I wonder if a short term fix would be to just delete some definitions folders and then run LiveUpdate, or if I have to uninstall LiveUpdate and reinstall it again?
09-17-2011 06:23 PM
I don't know how far back your definitions go but it should be possible to delete most of them and then run live update to build back a current set so that your protection isn't compromised.
This is not an official opinion!
09-17-2011 06:48 PM
Is there some reason that you cannot move beyond XP SP1? You are definitely leading a charmed life. What browser do you use? In your position you should certainly be creating backups of everything religiously - at some point you are probably going to need them.
09-17-2011 07:41 PM
Hi No_Toolbar, just wanted to add one thing, most of the newer browsers block popup for you and is really easy to use.
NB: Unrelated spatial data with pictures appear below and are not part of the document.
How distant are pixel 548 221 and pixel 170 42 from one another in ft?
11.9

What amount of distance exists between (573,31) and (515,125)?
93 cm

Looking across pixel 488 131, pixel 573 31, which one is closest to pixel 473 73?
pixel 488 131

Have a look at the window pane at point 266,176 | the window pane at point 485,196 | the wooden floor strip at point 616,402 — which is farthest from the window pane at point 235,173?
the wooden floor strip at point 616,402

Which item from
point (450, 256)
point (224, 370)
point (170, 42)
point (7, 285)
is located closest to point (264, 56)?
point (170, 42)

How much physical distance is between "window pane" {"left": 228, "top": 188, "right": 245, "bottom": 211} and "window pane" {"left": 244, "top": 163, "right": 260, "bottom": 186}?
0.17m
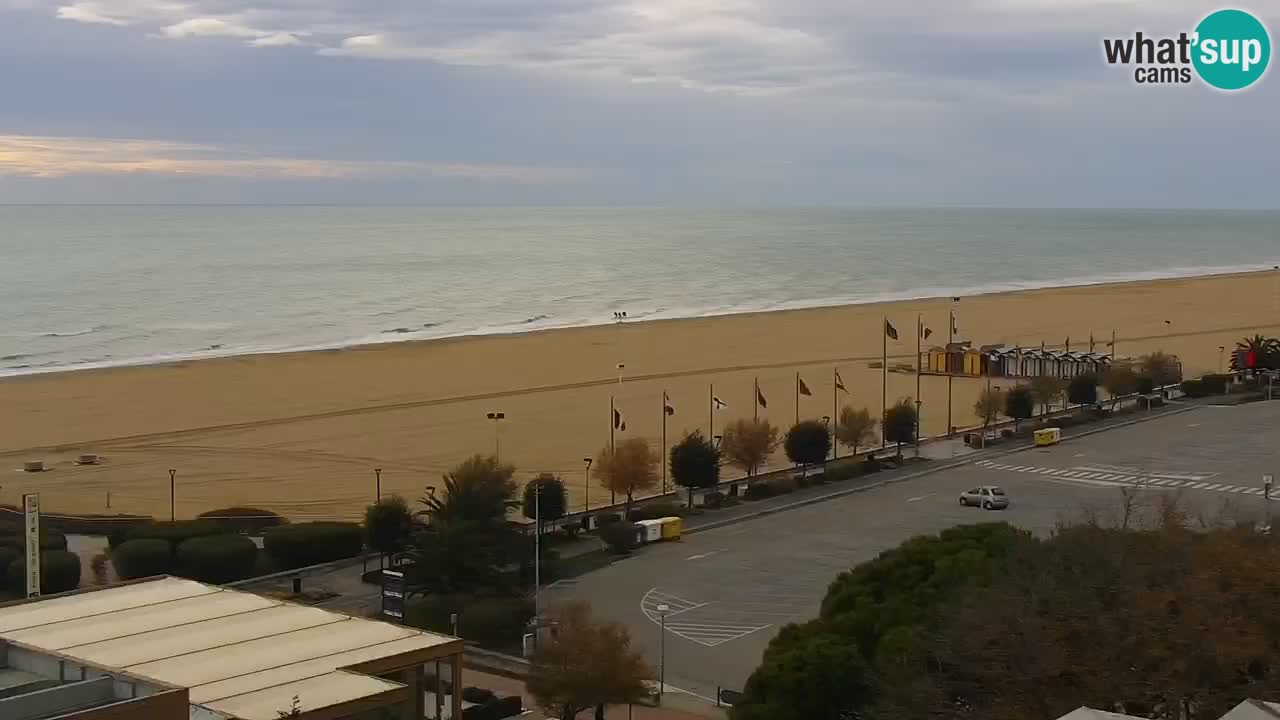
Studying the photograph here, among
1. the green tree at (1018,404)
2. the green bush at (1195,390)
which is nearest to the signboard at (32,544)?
the green tree at (1018,404)

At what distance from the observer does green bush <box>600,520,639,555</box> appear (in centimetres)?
3503

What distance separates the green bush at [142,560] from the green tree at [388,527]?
4.70 metres

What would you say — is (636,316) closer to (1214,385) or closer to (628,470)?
(1214,385)

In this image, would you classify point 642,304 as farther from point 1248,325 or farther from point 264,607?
point 264,607

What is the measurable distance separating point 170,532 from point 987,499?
71.7ft

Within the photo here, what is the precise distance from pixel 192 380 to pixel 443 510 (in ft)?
132

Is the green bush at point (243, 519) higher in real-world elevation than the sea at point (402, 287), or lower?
lower

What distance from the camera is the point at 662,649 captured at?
26422mm

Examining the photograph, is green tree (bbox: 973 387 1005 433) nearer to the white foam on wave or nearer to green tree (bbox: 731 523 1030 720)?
green tree (bbox: 731 523 1030 720)

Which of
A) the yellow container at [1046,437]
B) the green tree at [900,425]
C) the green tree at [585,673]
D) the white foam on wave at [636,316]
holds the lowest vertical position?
the green tree at [585,673]

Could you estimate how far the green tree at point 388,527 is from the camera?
33062 mm

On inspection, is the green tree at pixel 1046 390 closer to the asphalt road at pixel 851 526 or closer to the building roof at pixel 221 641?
the asphalt road at pixel 851 526

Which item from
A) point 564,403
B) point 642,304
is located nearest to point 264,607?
point 564,403

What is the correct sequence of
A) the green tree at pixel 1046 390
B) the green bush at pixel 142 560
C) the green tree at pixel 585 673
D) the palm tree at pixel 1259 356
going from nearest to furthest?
1. the green tree at pixel 585 673
2. the green bush at pixel 142 560
3. the green tree at pixel 1046 390
4. the palm tree at pixel 1259 356
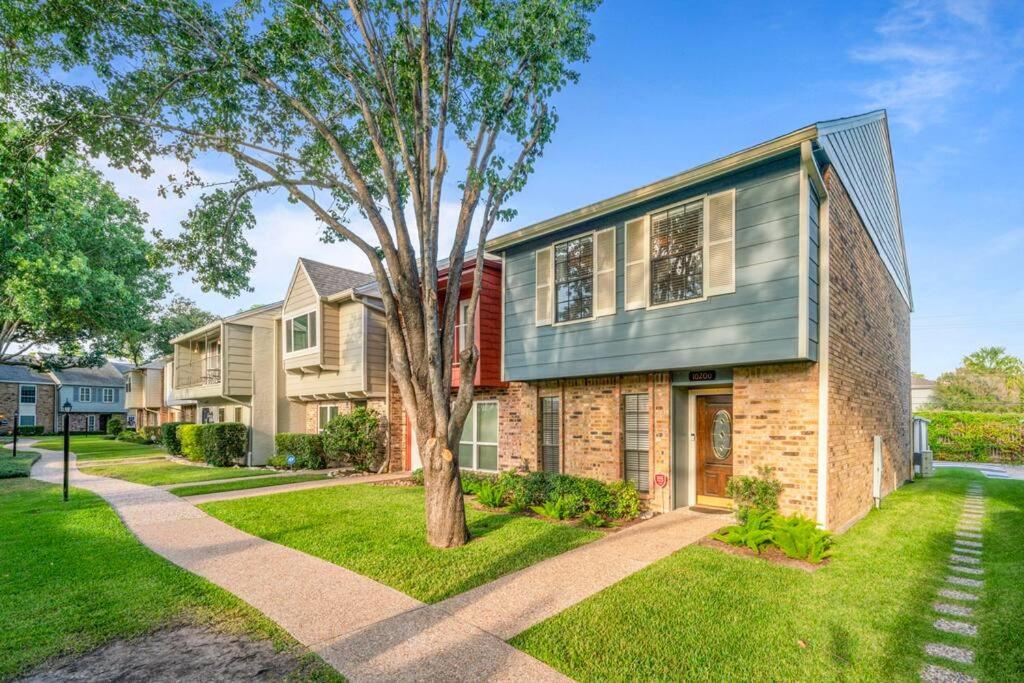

It wont block in page adds though but would prevent popups.
09-17-2011 10:17 PM
I grew tired of the updating and the only things I update are the anti-malware apps. It takes forever to run Windows Update, and after that it takes forever to install the updates. It's a long time ago but I think it was Microsoft's spyware that was the final straw, they demand that you install it in order to update. I had it for a while without knowing, but when I found out I removed it and became unable to use Win Update. But I've not missed WinUpdate, it feels good to not have to think about it. :)
Almost all programs get updates and it's too overwhelming. I don't care as long as the pc works, and so far (10 years) I've not had to fix it. I run Norton LU about three times a week and I update Spybot now and then. Who knows, maybe I have a rootkit that I don't know about, but I have never had any malware that was detectable.
Other people I know are using automatic update on everything and should be more secure than I am, but they do get malware and I don't. Maybe it's because the biggest security hole is between the chair and the keyboard? ;)
I use Opera. Popups don't bother me because I almost never get one. What drives me crazy is banners and regular ads that are animated. And these days almost all ads are animated. I need web pages that don't move. The ad-block in Opera can't do that, what happens is I block an ad and next time the webpage displays another ad that's not blocked. And the ad-block in one browser can not block ads in another browser or in another program because the filter is not in the firewall.
Maybe the ad-block in Firefox is more effective than Opera's, but I don't like Firefox.
What I need to stop ads, is a filter in the firewall, just like Norton's add-on pack.
09-17-2011 10:31 PM
@No_Toolbar, I can check and see if there are any newer products that do that at firewall level, but never updating your system is very dangerous. The reason is that when Microsoft releases a patch it is telling the bad guys how to hack into your operating system. If you do not keep your OS up to date you can get infected by a drive by download from an infected site or email. I understand where you are coming from but I just felt it was my duty to let you know about the dangers out there. I am amazed that you have not been infected yet.